Cisco decision pushed EZchip to look for potential buyers

8 November, 2015

EZchip: "History with Juniper suggests winning Cisco back will be very difficult due to its software investments around in-house ASIC"

EZchip: “History with Juniper suggests winning Cisco back will be very difficult due to its software investments around in-house ASIC”

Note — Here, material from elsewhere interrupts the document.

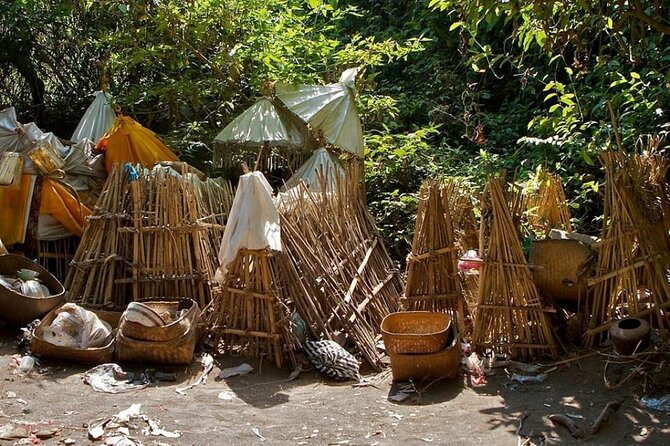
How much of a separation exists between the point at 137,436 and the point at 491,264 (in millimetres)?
2625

Future giant: Mellanox's Eyal Waldman (right) and Eli Fruchter, CEO of EZchip
Future giant: Mellanox’s Eyal Waldman (right) and Eli Fruchter, CEO of EZchip

Cisco decision earlier this year to develop its own network processor in house, was one of the main considerations that pushed EZchip to go to market and look for potential buyers. This fact came to light following a struggle to approve the $811 million merger agreement with Mellanox Technologies. During the Annual General Meeting of EZchip’s shareholders, this week, it will be decided weather the network communication chips firm from Yoqneam, Israel, will be sold to Mellanox Technologies or will continue to be independent chip maker.

The agreement between the 2 companies came as a surprise, and brought an opposition from some investors, mainly Raging Capital Management, one of the largest shareholders of EZchip Semiconductor owning approximately 6.7% of the ordinary shares. “EZchip is a great company with significant growth potential and Mellanox is poised to reap the significant upside of EZchip if the merger is approved,” the fund wrote to shareholders.

But the management’s answer to this challenge reveals the true nature of the the tough competition in this market, and why a successful chip maker such as EZchip, must sell itself to bigger companies: “EZchip has become the clear leader in network processors (NPU), but NPUs represent a small addressable market ($367 million market in 2014) in which the largest target routing customers are moving to develop NPUs in house:

“Juniper in 2009 (largest customer at that time), Huawei in 2012 and most recently Cisco in 2015 (~35% EZchip revenue in 1H 2015) decided to go in-house for NPU functionality. History with Juniper suggests winning Cisco back will be very difficult due to its software investments around in-house ASIC. With Alcatel-Lucent  that always developed NPUs in house, these are the four largest routing vendors and EZchip’s largest potential customers.”

Tilera Multi-core network adapter
Tilera Multi-core network adapter

“EZchip’s next generation NPS leapfrogs the competition, but must win high volume white box router designs in data centers to offset the loss of the traditional routing vendors: With its NPS product line, EZchip has won three tier-1 data center customers; however, it is not clear what revenue these design wins will translate to or when.

“It is possible that by the time NPS-400 reaches volume production (projected in 2017) there will be other third party chips that are not NPUs, but will provide simpler and lower cost routing solutions for white boxes, which could significantly reduce the addressable market for the NPS-400.

“Tilera acquisition enabled EZchip to enter the multi-core space and expand its addressable market (~$1.3 billion estimate for 2017), but in contrast to the NPU market, where EZchip was able to create a niche for itself, the multi-core space is crowded with well-capitalized, large scale competitors (including Avago/Broadcom, Intel/Altera, NXP/Freescale), and EZchip’s next generation multi-core CPU is not expected to be in production until 2018.”